Confluent Kafka certification

Contributors

We have performed the certification with Confluent Platform with Kafka for tiered storage in NetApp StorageGRID. Tiered storage separates the data processing and storage management which helps to reduce the operation burden and cost as well as scale the brokers based on computation requirements. Tiered storage sends warm data to cost effective object storage. The NetApp and Confluent teams worked on this certification together and ran the test cases required for certification.

Confluent Kafka setup

We used the following setup for the certification.

In this certification, we used three zookeepers, five brokers, and five tools servers with 256GB RAM and 16 CPUs. For NetApp storage, we used StorageGRID with an SG1000 load balancer with four SG6024s. The storage and brokers were connected via 100GbE connections.

The following figure shows the network topology of configuration used for confluent Kafka certification.

Error: Missing Graphic Image

The tools servers act as an application client that sends the Kafka requests to Kafka brokers.

Confluent tiered storage configuration

The tiered storage configuration requires the following parameters in Kafka:

Confluent.tier.archiver.num.threads=16
confluent.tier.fetcher.num.threads=32
confluent.tier.enable=true
confluent.tier.feature=true
confluent.tier.backend=S3
confluent.tier.s3.bucket=kafkasgdbucket1-2
confluent.tier.s3.region=us-west-2
confluent.tier.s3.cred.file.path=/data/kafka/.ssh/credentials
confluent.tier.s3.aws.endpoint.override=http://kafkasgd.rtpppe.netapp.com:10444/
confluent.tier.s3.force.path.style.access=true

For certification, we used StorageGRID with the HTTP protocol, but HTTPS also works. The access key and secret key are stored in the file name provided in the confluent.tier.s3.cred.file.path parameter.

NetApp storage controller – StorageGrid

We configured single-site configuration in StorageGRID for certification.

Error: Missing Graphic Image

Certification tests

We completed the following five test cases for the certification. The first two were functionality tests and the remaining three were performance tests.

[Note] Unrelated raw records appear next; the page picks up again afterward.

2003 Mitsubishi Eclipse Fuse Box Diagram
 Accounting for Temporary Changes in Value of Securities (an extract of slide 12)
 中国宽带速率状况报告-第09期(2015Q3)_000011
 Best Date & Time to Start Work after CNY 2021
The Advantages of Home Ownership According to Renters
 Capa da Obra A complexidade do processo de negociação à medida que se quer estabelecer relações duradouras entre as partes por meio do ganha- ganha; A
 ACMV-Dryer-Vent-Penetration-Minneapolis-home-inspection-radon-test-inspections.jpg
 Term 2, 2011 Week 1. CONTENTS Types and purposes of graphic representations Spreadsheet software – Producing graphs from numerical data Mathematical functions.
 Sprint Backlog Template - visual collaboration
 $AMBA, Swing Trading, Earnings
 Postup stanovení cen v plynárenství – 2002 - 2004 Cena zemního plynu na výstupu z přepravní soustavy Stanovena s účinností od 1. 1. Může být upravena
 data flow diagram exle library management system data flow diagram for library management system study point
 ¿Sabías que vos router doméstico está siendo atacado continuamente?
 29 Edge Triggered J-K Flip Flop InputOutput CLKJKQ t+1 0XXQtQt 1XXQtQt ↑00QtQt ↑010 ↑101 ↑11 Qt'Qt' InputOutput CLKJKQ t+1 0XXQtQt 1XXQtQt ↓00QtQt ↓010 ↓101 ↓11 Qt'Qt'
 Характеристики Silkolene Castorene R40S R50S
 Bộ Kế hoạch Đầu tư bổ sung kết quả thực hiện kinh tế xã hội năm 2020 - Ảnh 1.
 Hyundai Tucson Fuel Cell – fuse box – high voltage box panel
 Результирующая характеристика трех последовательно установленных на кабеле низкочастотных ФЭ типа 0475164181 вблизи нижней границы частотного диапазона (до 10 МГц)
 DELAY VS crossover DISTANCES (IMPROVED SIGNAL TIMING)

Object store correctness test

This test performs basic operations such as get, put, and delete on the object store used for the tied storage using API calls.

Tiering functionality correctness test

This test checks the end-to-end functionality of the object storage. It creates a topic, produces an event stream to the newly created topic, waits for the brokers to archive the segments to the object storage, consumes the event stream, and validates the consumed stream matches with the produced stream. We have performed this test with and without an object-store fault injection. We simulated node failure by stopping the service manager service in one of the nodes in StorageGRID and validating that the end-to-end functionality works with object storage.

Tier fetch benchmark

This test validated the read performance of the tiered object storage and checked the range fetch read requests under heavy load from segments generated by the benchmark. In this benchmark, Confluent developed custom clients to serve the tier fetch requests.

Produce-consume workload generator

This test indirectly generated write workload on the object store through the archival of segments. The read workload (segments read) was generated from object storage when consumer groups fetched the segments. This workload was generated by TOCC script. This test checked the performance of read and write on the object storage in parallel threads. We tested with and without object store fault injection like the way we did for the tiering functionality correctness test.

Retention workload generator

This test checked the deletion performance of an object storage under a heavy topic-retention workload. The retention workload was generated using a TOCC script that produces a large number of messages in parallel to a test topic. The test topic was configuring with an aggressive size-based and time-based retention setting that caused the event stream to be continuously purged from the object store. The segments were then archived. This led to a large number of deletions in the object storage by the broker and collection of the performance of the object- store delete operations.